Melalui pernyataan yang disampaikan Senin (17/7) di sebuah konferensi pers di ibu kota Honiara, Sogavare menyatakan kekhawatiran AS dan Australia sebagai sikap yang kurang hormat.
“Menanyakan program kebijakan Kepulauan Solomon-Tiongkok memberikan definisi baru tentang Indo-Pasifik yang bebas dan terbuka,” kata Sogavare, seperti dikutip dari
AP.
"Pendekatan yang sempit, koersif, dan diplomatis untuk menargetkan hubungan China-Kepulauan Solomon adalah - dan saya tidak ingin menggunakan kata ini - bukan sifat bertetangga, dan kurang hormat," katanya.
"Ini tidak lain adalah campur tangan negara asing ke dalam urusan dalam negeri Kepulauan Solomon," lanjut Sogavare.
Sogavare mengungkapkan, selama di China dia menandatangani sembilan perjanjian dan memorandum, termasuk rencana kerja sama polisi, yang dikritik AS dan Australia.
Dia menjelaskan bahwa rencana itu meningkatkan kerja sama dalam masalah penegakan hukum dan keamanan dengan komitmen China untuk memberikan dukungan sesuai kebutuhan guna memperkuat kapasitas penegakan hukum polisi di negara Pasifik itu.
Dia mengatakan rencana China untuk membantu polisi melengkapi program polisi Australia dan Selandia Baru yang ada di negaranya.
"Australia dan Amerika Serikat tidak perlu takut dengan dukungan polisi China ke Kepulauan Solomon," kata Sogavare.

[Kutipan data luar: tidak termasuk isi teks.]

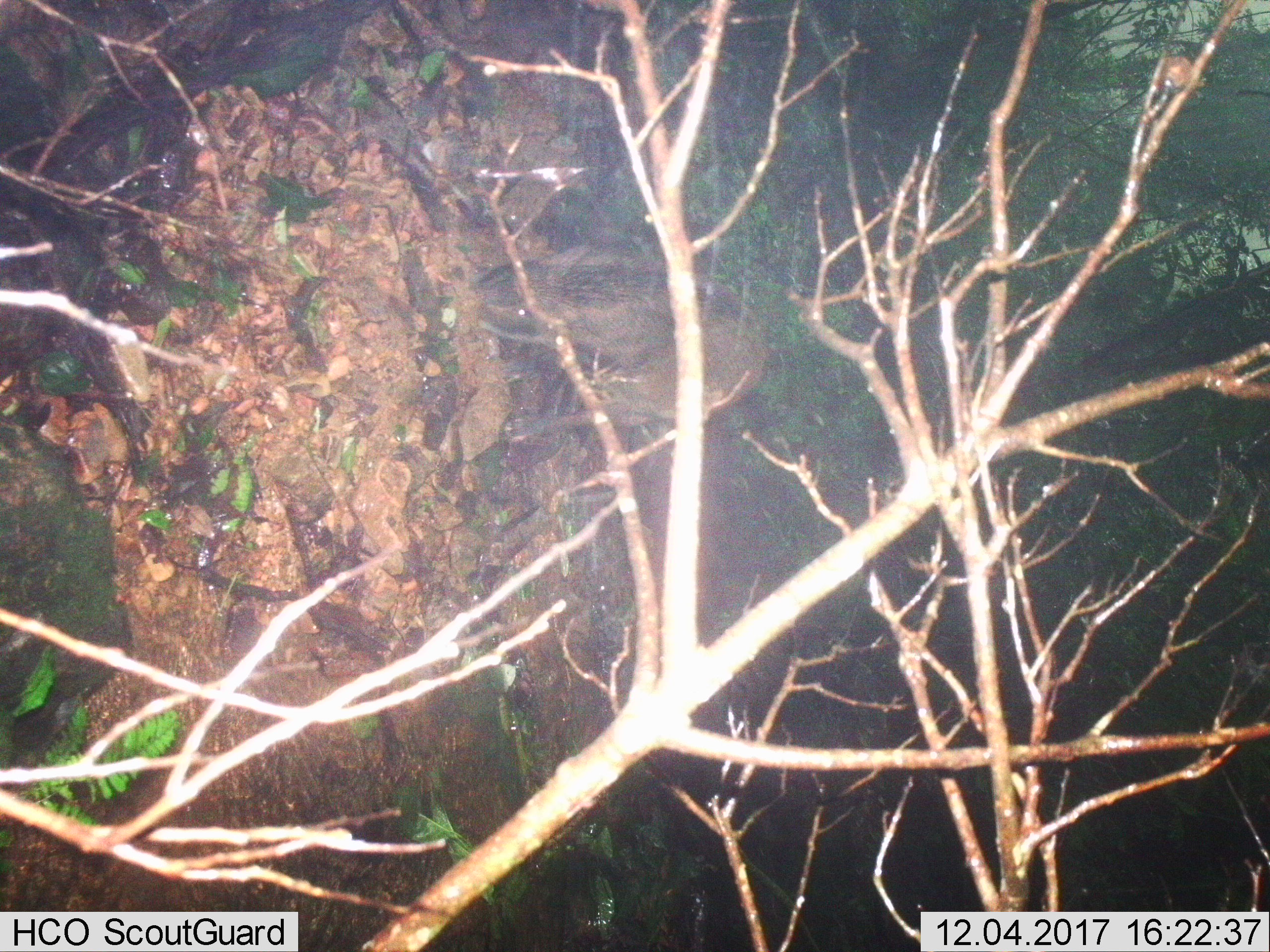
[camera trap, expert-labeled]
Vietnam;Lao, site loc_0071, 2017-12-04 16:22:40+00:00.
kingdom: Animalia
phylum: Chordata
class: Mammalia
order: Artiodactyla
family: Suidae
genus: Sus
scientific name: Sus scrofa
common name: eurasian wild pig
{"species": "eurasian wild pig (Sus scrofa)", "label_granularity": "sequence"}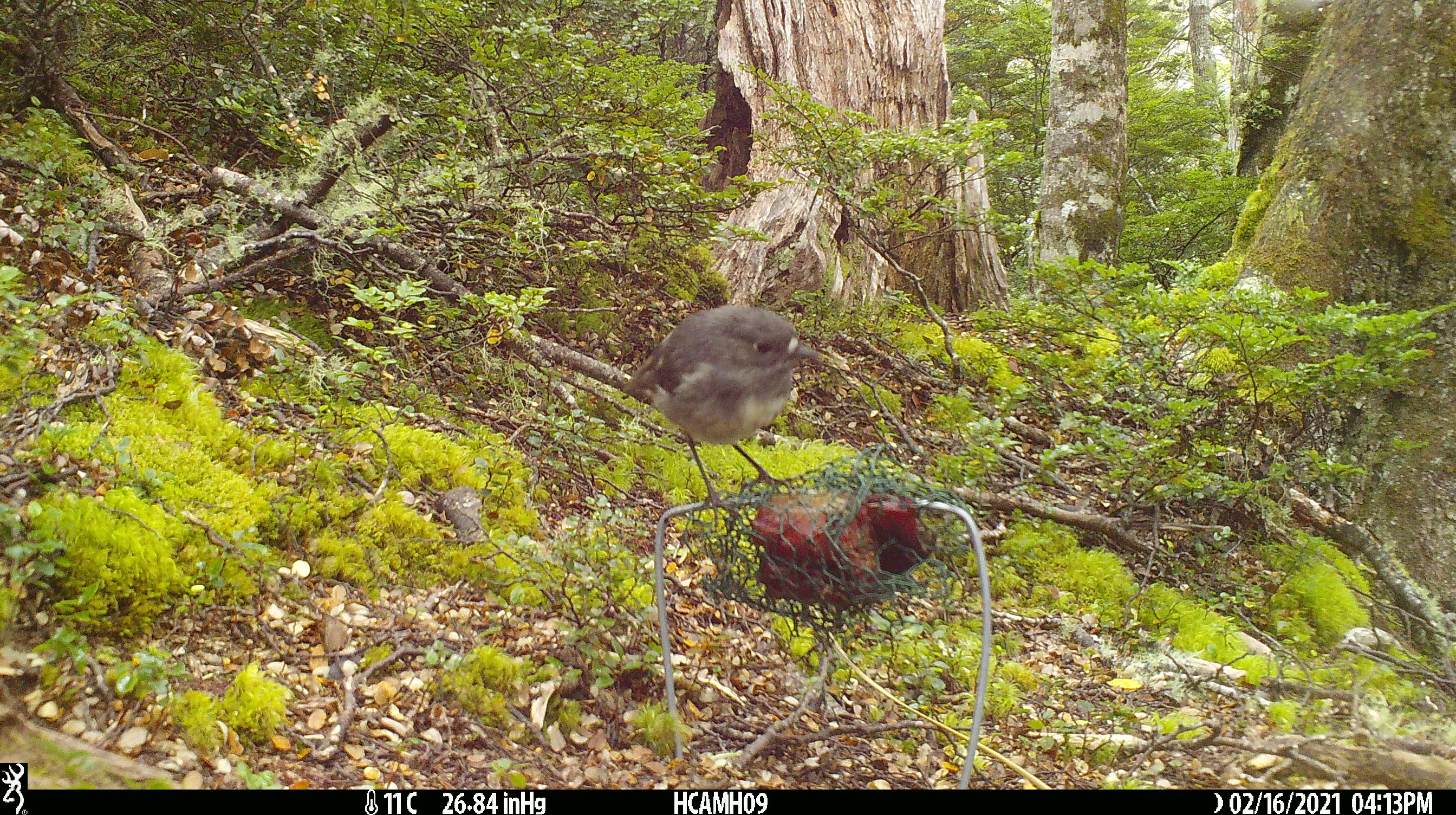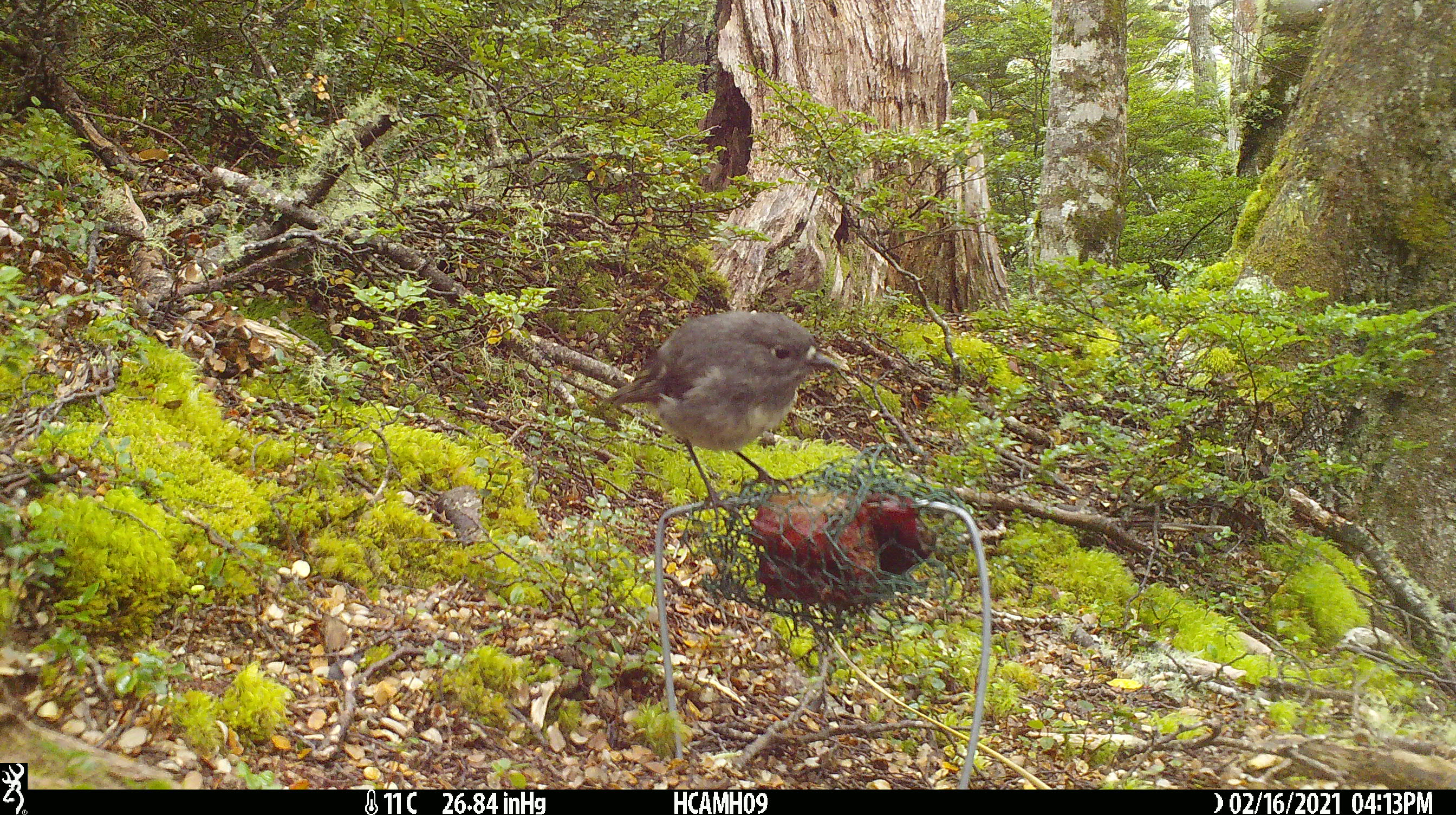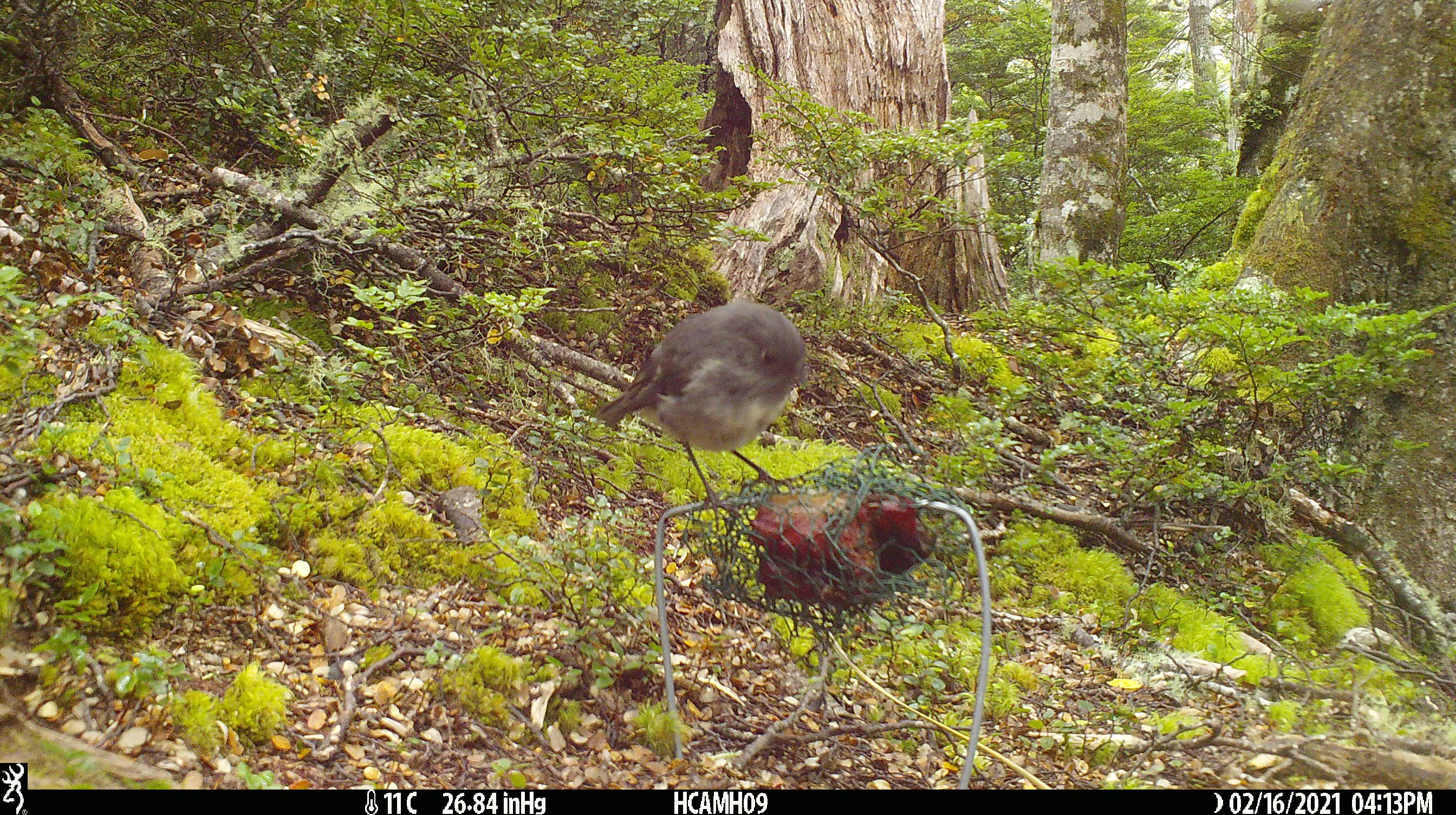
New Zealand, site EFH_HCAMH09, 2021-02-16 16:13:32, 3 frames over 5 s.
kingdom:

Perjanjian baru datang setelah Kepulauan Solomon menandatangani pakta keamanan dengan China tahun lalu, menimbulkan kekhawatiran akan penumpukan militer di wilayah tersebut.
Rumah bagi 700.000 orang dan terletak sekitar 2.000 kilometer timur laut Australia, Kepulauan Solomon telah menjadi salah satu keberhasilan terbesar China dalam kampanye untuk memperluas kehadirannya di Pasifik Selatan.
Kementerian Luar Negeri China sebelumnya mengatakan kunjungan Sogavare ke Beijing akan menyuntikkan momentum baru ke dalam hubungan dan memperdalam kepercayaan politik timbal balik.